HAREM virtual entities are software agents capable of pursuing goals through their autonomous decisions, actions and social relationships. Similarly to a FIPA agent [FIPA 2002A], each role is a collection of complex behaviours performed by tasks. Actually, a HAREM entity may be mapped on a FIPA agent, by suitably enriching its structure. More precisely, some functional blocks should be added in the UML functional description of a FIPA agent, which account for vocation, survival and instinct.



Vocation aims at generating a context driven execution path among the role tasks, and manage their execution priority.

Survival aims at activating basic high-priority functionalities, which can be undertaken for security and preservation ends.

Instinct aims at activating simple reactive task, which are undertaken without any semantic elaboration.

An HAREM entity is arranged as a FIPA agent with five specialized roles: a receiver role, a vocation role, an ability role, a survival role, an instinct role (Fig. 4).

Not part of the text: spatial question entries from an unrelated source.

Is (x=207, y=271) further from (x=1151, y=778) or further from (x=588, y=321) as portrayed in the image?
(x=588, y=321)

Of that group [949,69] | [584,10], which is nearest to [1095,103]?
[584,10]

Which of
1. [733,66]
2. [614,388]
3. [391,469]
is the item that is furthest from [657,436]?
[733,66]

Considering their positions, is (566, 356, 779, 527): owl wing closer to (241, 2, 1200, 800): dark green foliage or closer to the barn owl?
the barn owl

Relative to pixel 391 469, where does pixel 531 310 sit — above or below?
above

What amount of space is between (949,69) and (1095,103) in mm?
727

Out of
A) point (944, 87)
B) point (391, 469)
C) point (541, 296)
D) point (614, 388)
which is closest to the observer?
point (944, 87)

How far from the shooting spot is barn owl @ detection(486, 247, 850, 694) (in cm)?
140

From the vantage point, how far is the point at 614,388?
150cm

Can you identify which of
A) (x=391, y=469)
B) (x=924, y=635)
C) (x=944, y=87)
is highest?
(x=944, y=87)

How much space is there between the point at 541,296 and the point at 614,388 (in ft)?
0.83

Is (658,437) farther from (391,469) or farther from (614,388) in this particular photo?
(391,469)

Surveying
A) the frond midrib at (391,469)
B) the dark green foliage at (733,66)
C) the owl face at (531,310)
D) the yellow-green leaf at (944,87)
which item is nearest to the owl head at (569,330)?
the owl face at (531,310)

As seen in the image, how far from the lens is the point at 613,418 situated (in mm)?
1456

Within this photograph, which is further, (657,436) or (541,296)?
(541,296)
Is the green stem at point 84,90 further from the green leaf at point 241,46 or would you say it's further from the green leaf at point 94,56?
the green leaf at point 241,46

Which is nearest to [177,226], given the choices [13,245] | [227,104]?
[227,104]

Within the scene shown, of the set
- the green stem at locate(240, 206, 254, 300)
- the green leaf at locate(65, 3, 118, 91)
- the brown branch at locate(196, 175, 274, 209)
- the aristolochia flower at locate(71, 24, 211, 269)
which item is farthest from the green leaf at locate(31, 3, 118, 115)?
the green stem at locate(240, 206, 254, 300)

Fig. 4. HAREM static UML description
Further application specific operating roles are also included. Diagram in Fig. 5 describes the HAREM role interaction protocol according to the representation proposed by [ODELL 2001]. Each request addressed to the HAREM entity is first processed by receiver, which forwards it to survival and to vocation. Survival mainly deals with security issues: when some danger is detected, it alerts vocation. If no danger is detected, vocation selects the application specific operating roles to comply with the request. Communication between vocation and operating roles takes place according to the FIPA specifications on Agent Interaction Protocols [FIPA 2001] and to communicative act semantics in [FIPA 2002B].

Each operating role may send a request to ability for external resource lookup. This is performed by a request sent by the ability to other HAREM agents.



Finally, instinct is a default operating role. Vocation sends the request to instinct only if no other operating role can comply with it.



Fig. 6. HAREM entities interaction UML description


7 Case Study

We are currently setting up a HAREM based application for service providing in cultural heritage environments. The project aims at turning a cultural heritage site into augmented reality for tourist service providing. For example, if a visitor is near some interesting object (e.g. a sculpture, a painting, some ruins), he should be automatically provided with information and facilities about it. In AR this is accomplished by interaction between the visitor and the surrounding environment. Similarly to other projects, our approach requires that visitors are provided with some mobile device (e.g. a PDA or a cellular phone with suitable connectivity features).

A Site Positioning System (SPS), which is currently based on Bluetooth and Infrared technologies, accomplishes position tracking of each visitor and stores 2 or 3 fixed coordinates of each interesting physical object in the environment, thus allowing proximity detection for context aware service providing.

Here we show a simple example from our application. As hinted in introduction, suppose that a statue is placed in some point of our site. Some spotlights (S1,S2 and S3) and a remote display are placed next to the statue.




Fig. 7. The Statue entity example


We want the AR environment to fulfill the following requirements:

1) when some visitor gets near the statue, a brief presentation of the statue is showed on the remote display.

2) when some visitor near the statue shows interest in some detail or explanation about the statue, required information is presented on the remote display.

3) when there is no visitor around, all the spotlights and the remote display are switched off.

4) when someone gets too near to the statue, an alarm system is activated.